● **Exercise A**
Answer these questions from the Social Security discussion:
(i) At what age does one poster plan to start drawing Social Security?
(ii) How much is the friend's defined contribution account worth?
(iii) What percentage self-sustaining is the Florida pension system said to be?
● **Exercise B**
Reproduce the stretch of the Social Security discussion from "I believe I'll" through "the retirement system.".

● **Extracted text**

*** Block opens ***

The only way to know the perfect day to start collecting Social Security is to know the exact date on which you will die.
 
I am going to wait until I am 70 to start drawing SS. My relatives lived into their upper 80's and lower 90's. One day they were fine and three days later they were deceased. Good genes for the most part.
Love you like a brother, so I mean this in a nice why, but don't count on it working that way. My wife's cousin was an only child and health freak. Both his mother and father are in there mid 90's and he said the same thing. He quick started taking it for he wife's sake at 69 when he was diagnosed with brain cancer. Both his parents were at his funeral. I was never much of a gambler.
 
A friend of mine started working for county government about 3 years before I did.
Even though defined benefit was available, he chose defined contribution.

He now has 26 years in and I have 23.
His account is worth 300K.
Not too terribly difficult to calculate how long that will last depending on what annual distribution you choose.

If I stay until 30 years (I'll be 58), I'll get 36K a year for the rest of my life with a 1.5% COLA.
At that payout, his will last less than 9 years.
He can buy back in to defined benefit for "only" $165,000.

I believe I'll be taking SS as soon as it's available.
My family has a roulette wheel of life expectancy, anywhere for 42 to over 100.

...and before anyone jumps on me for contributing to the government debt...

1- The Florida pension system is one of the best run in the country at 85% self sustaining.

2- I was an IT project manager/supervisor and 3rd level tech support for most of my time, which is about a $90K or more job "in the real world" for an organization of comparable size, and I traded a LOT of that average salary for the retirement system.

*** Block closes ***

Saved data entries
*** Block opens ***

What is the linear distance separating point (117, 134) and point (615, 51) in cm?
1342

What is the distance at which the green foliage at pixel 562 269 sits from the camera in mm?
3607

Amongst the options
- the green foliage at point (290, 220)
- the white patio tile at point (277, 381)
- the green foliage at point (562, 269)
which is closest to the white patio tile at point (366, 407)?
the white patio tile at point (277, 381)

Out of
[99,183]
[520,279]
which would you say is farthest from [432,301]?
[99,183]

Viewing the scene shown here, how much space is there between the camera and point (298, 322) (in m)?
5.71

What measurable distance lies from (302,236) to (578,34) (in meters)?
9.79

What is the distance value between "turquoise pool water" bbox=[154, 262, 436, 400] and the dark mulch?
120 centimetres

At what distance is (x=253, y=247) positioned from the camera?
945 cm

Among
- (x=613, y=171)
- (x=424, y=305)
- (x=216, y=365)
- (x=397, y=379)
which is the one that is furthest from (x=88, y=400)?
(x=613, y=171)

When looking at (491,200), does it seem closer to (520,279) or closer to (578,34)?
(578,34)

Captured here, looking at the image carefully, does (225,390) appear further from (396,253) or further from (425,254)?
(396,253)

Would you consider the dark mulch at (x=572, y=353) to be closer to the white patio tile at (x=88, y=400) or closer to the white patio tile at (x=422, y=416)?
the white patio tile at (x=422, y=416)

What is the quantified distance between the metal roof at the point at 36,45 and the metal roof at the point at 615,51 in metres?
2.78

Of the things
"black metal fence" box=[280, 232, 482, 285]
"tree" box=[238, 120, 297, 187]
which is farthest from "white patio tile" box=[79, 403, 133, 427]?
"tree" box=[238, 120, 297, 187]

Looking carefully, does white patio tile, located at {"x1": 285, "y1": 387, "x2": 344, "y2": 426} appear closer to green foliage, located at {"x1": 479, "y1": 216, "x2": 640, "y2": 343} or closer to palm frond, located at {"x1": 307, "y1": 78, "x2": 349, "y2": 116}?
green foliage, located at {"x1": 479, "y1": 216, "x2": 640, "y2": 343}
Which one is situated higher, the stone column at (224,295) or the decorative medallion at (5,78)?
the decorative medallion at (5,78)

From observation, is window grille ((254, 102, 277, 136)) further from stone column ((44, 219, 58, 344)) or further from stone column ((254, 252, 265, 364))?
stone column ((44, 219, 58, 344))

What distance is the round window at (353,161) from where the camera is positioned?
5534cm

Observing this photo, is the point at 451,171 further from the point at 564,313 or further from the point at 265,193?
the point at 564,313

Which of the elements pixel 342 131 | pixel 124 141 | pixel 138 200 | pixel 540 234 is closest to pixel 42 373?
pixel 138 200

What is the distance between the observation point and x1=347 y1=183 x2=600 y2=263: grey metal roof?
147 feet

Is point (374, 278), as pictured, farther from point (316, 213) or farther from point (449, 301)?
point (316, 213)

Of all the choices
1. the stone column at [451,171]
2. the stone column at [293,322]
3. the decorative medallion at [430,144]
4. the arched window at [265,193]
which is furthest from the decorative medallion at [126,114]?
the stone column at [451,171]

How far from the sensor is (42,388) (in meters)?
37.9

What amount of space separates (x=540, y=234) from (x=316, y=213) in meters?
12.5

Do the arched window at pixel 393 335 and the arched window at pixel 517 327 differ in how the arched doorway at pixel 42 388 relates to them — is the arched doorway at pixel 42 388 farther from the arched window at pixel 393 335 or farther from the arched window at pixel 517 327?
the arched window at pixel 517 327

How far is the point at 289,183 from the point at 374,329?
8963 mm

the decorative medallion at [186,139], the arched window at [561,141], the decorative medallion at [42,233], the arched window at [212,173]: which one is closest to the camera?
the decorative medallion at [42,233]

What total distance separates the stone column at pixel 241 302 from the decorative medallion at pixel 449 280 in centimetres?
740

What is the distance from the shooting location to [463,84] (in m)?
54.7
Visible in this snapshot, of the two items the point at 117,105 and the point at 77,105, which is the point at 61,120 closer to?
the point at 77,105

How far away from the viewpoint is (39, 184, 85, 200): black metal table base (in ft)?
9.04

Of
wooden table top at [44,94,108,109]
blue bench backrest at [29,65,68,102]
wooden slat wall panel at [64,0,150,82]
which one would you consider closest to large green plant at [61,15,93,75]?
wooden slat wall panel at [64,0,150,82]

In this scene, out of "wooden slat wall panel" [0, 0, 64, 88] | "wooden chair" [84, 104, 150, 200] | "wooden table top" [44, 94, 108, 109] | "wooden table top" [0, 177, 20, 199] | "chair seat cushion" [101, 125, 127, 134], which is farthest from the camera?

*** Block closes ***
*** Block opens ***

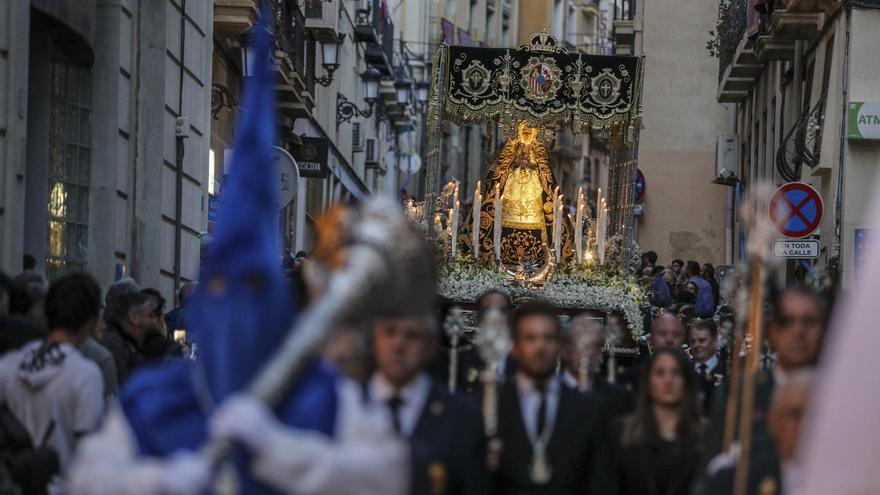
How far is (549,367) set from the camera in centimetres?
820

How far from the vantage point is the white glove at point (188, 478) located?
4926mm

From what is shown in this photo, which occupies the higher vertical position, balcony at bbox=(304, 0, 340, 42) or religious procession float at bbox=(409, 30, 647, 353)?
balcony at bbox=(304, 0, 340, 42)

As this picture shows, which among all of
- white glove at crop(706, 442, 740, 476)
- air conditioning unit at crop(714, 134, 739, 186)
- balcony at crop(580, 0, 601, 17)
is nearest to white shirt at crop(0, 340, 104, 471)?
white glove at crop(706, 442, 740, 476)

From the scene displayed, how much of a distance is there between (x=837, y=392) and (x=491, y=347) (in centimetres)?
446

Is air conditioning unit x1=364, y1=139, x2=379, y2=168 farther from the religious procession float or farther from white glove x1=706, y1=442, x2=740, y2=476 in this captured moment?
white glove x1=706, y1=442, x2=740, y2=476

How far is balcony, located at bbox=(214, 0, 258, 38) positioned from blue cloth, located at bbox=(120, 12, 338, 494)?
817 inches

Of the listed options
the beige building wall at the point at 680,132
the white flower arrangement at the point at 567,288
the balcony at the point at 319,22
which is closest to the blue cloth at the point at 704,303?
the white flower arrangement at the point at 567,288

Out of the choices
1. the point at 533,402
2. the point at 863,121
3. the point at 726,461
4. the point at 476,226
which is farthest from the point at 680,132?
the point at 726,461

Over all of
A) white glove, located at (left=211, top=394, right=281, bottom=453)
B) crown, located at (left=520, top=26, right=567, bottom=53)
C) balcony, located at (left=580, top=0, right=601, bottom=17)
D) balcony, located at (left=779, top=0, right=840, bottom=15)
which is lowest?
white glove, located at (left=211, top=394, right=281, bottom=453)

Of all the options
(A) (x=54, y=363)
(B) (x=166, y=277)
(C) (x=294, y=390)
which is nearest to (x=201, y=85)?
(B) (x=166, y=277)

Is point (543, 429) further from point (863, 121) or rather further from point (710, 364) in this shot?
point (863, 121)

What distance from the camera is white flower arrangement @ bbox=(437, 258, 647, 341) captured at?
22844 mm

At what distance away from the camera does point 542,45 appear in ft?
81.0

*** Block closes ***
*** Block opens ***

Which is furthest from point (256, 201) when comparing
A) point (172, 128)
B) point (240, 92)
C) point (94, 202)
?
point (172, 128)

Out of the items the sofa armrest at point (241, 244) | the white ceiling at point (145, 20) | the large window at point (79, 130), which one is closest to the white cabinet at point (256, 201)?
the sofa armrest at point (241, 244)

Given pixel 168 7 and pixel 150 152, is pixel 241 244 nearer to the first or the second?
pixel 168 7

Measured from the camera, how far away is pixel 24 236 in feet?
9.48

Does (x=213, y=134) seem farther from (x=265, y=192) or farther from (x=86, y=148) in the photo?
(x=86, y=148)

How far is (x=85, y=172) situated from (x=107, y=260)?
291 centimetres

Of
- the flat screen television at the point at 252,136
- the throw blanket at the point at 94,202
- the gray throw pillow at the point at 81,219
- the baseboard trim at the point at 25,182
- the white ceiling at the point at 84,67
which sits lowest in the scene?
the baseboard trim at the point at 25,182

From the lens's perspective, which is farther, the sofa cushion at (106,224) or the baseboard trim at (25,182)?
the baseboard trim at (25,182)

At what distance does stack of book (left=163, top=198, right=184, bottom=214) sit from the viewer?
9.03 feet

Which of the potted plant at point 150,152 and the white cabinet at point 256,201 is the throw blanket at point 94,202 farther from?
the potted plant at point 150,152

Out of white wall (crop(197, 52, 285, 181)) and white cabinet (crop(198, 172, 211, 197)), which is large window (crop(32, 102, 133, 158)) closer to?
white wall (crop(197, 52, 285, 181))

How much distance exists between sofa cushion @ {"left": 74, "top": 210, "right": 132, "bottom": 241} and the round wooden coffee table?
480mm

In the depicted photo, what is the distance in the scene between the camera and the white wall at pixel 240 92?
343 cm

*** Block closes ***

● **Response box A**
(i) 70
(ii) 300K
(iii) 85%

● **Response box B**
I believe I'll be taking SS as soon as it's available.
My family has a roulette wheel of life expectancy, anywhere for 42 to over 100.

...and before anyone jumps on me for contributing to the government debt...

1- The Florida pension system is one of the best run in the country at 85% self sustaining.

2- I was an IT project manager/supervisor and 3rd level tech support for most of my time, which is about a $90K or more job "in the real world" for an organization of comparable size, and I traded a LOT of that average salary for the retirement system.